A user study was conducted with 40 participants, including 24 males and 16 females aged 18 to 40, who joined the experiment and provided feedback through a questionnaire after trying the applications. Three of the participants had prior experience with HMD, and the other 37 were unfamiliar with it. Eight participants (20%) are fellow laboratory members, and the other 32 (80%) are students enrolled in the school. System Usability Scale (SUS) has been chosen to evaluate the effectiveness of the system as SUS become a standard for system analysis (John 1996). SUS is composed of 10 statements, and users answer on a five-point scale ranging from “strongly disagree” (1) to “strongly agree” (5). The statement list shown in Table. 3.

Table 3 Questionnaire item
Fig. 12
figure 12

a System Usability Scale (SUS), b Boxplot for the ten SUS questions

In order to assess the SUS score, the result of each statement is calculated and added together. The result can range from 0 to 4, depending on whether the statement is worded positively or negatively. For positively worded statements (Q1, Q3, Q5, Q7, and Q9), the result equals the scale position minus by 1. For negatively worded statements (Q2, Q4, Q6, Q8, and Q10), the result equals 5 minus the scale position. The final SUS score is obtained by multiplying the total score by 2.5, which results in a score between 0 and 100, indicating the overall usability of the system.

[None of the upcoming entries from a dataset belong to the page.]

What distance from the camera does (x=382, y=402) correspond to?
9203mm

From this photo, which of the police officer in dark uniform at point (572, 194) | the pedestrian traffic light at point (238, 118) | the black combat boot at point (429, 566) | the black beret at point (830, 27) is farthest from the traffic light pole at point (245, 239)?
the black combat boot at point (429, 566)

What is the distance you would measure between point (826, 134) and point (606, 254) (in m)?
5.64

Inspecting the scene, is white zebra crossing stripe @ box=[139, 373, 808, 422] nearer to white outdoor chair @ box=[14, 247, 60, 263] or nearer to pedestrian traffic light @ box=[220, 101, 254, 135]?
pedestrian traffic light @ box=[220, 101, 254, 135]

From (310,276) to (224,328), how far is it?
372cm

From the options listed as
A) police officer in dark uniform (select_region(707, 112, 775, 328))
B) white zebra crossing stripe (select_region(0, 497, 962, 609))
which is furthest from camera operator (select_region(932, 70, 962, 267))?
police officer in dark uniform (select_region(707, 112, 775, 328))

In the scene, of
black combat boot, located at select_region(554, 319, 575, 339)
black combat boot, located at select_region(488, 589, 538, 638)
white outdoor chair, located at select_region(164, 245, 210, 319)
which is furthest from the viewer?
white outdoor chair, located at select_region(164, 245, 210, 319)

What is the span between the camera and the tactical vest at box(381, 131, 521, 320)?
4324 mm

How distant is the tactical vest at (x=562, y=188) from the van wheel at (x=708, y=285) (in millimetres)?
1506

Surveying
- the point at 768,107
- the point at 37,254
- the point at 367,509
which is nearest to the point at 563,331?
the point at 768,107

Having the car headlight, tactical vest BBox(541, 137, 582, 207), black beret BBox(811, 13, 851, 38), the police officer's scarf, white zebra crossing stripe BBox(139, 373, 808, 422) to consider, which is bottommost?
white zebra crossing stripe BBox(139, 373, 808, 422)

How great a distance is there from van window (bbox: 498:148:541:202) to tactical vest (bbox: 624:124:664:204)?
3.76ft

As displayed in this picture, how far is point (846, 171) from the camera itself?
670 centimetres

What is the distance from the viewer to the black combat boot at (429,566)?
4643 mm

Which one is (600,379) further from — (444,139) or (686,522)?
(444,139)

The SUS result depicted in Fig. 12 reveals an average score of 85.25, falling within the “good” to “excellent” range for system evaluation (Bangor et al. 2009). Figure 12b shows the Box-and-Whisker diagram of the scores of the ten SUS statements. It shows the median and the distribution of the scores of the ten SUS statements. Based on the result, the highest average scores are for Q1, Q7, and Q9. This implies that the participants can control the UAV properly with this system, this system is easy to adapt, and the participants are comfortable with the experiment that has been conducted. On the other hand, the lowest scores are measured for Q4. This implies that the participants were not confident in controlling the UAV using the button control and were more confident using speech commands instead.

6 Conclusion

This paper presents an implementation of MR-GCS to support HRI on UAV teleoperation. The proposed system comprises a speech command-based UAV control system, video streaming, and a designed user interface. A user study with 40 participants was conducted to measure the effectiveness of the system. The qualitative result suggests that HoloGCS has the potential for teleoperation in HRI, with speech commands being easier to use than non-speech interfaces. Based on the quantitative result, VSC &C scenarios show lower throughput, higher RTT, and higher latency. However, based on the SUS score that represents the qualitative result of the proposed system, the system got an 85.25 SUS score, and it does not interrupt the control mechanism in terms of drone response and user experience. Future studies in network optimizers for HoloGCS latency minimization using, e.g., WebRTC and Nimbro, can be implemented to reduce these network limitations. Moreover, by decreasing latency, the current system can be extended for more complex commands, and the SUS score can be improved.